Ubaldo, who now works to encourage faith institutions to divest from environmentally harmful industries with Living Laudato Si Philippines, tells me she wants to see justice. "We want an acknowledgement from these corporations that, 'Yes, it is us that fuelled the climate crisis, and that's the reason your people are dead'. And we want to them to change their business practices."
While the commission does not have the power to hold the companies legally responsible or to fine them, there had been hopes that its report would inform the development of new laws and lawsuits in the Philippines, and that that the body of evidence it had collected would be used by policymakers, lawyers and climate campaigners around the world.
“We believe it could be used for that, not so much because of the outcome itself… but because of the amount of evidence that has been presented in this whole process,” says Saño. “It takes into account both scientific evidence and the stories that are being told at the community level. That's unique in itself.”
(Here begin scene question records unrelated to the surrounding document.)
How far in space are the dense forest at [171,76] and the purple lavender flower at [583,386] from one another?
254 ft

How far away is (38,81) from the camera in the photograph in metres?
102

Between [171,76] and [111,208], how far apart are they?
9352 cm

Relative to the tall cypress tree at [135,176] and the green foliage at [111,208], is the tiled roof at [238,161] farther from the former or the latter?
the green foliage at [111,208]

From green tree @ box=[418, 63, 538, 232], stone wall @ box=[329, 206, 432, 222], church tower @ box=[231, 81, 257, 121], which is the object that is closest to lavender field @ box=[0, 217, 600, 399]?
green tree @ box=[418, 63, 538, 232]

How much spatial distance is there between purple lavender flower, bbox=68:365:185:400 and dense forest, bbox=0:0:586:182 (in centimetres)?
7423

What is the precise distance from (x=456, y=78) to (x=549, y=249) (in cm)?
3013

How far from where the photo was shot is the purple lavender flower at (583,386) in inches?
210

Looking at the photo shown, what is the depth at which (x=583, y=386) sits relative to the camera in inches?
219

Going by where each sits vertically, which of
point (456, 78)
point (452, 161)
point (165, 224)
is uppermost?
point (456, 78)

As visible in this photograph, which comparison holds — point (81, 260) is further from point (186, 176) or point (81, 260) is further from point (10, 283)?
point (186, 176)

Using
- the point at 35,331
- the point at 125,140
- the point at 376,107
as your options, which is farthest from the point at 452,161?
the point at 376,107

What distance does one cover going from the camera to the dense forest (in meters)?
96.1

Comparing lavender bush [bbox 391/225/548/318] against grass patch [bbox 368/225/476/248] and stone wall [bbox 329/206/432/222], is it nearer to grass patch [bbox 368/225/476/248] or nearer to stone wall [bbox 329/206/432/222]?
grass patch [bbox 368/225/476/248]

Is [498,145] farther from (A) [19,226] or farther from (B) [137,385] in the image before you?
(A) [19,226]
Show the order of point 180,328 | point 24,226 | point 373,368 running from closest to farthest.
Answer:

One expert described the reservoir of evidence that had been accumulated as “unparalleled”.
I ask Saño whether the report is now out of date. When the commission was hearing evidence, the human rights implications of climate change were still being discussed, but that has now been firmly established by courts and other bodies.
“I would agree with that. In December we said, this is becoming no longer historic. This is just no longer becoming a landmark case because a lot of other cases – albeit in different contexts because these are courts of law and different jurisdictions – have come up with verdicts against some carbon major companies. So the novelty of it is truly losing steam."
But he argues that it is still the only case lodged with a national human rights institution that questions the responsibility of carbon majors in relation to human rights.
"The reason I feel confident there will be continued inspiration for climate litigation is how I saw people suffering afterwards. Some of them are really, really interested in looking at the catastrophe from a justice context”
Saño also believes that the repeated typhoons striking the Philippines are galvanising its people to demand climate justice by creating another generation of extreme weather survivors.
“I spent Christmas at ground zero where the most intense landfall took place in Mindanao in eastern Philippines. It's been more than a month and these are very rural areas. There is still no electricity. A lot of people are also dying because of diarrhoea and water-related diseases.
“But the reason why I feel confident there will be continued inspiration for climate litigation is how I saw people suffering afterwards. Some of them are really, really interested in looking at the catastrophe from a justice context.”
Whether or not the commission ever finally publishes its report, community and climate activists will continue to do their work on the ground.
Community organiser Cabe says the commission seemed to dismiss the petitioners as a group of campaigners. “But I see how fossil fuel companies have destroyed our communities. Aside from the impacts of climate change, it has destroyed our livelihood - our seas, our source of livelihood. It has destroyed our right to clean air. We are experiencing so many health issues. It's not just a campaign to us. We complain because that's the only weapon we have.”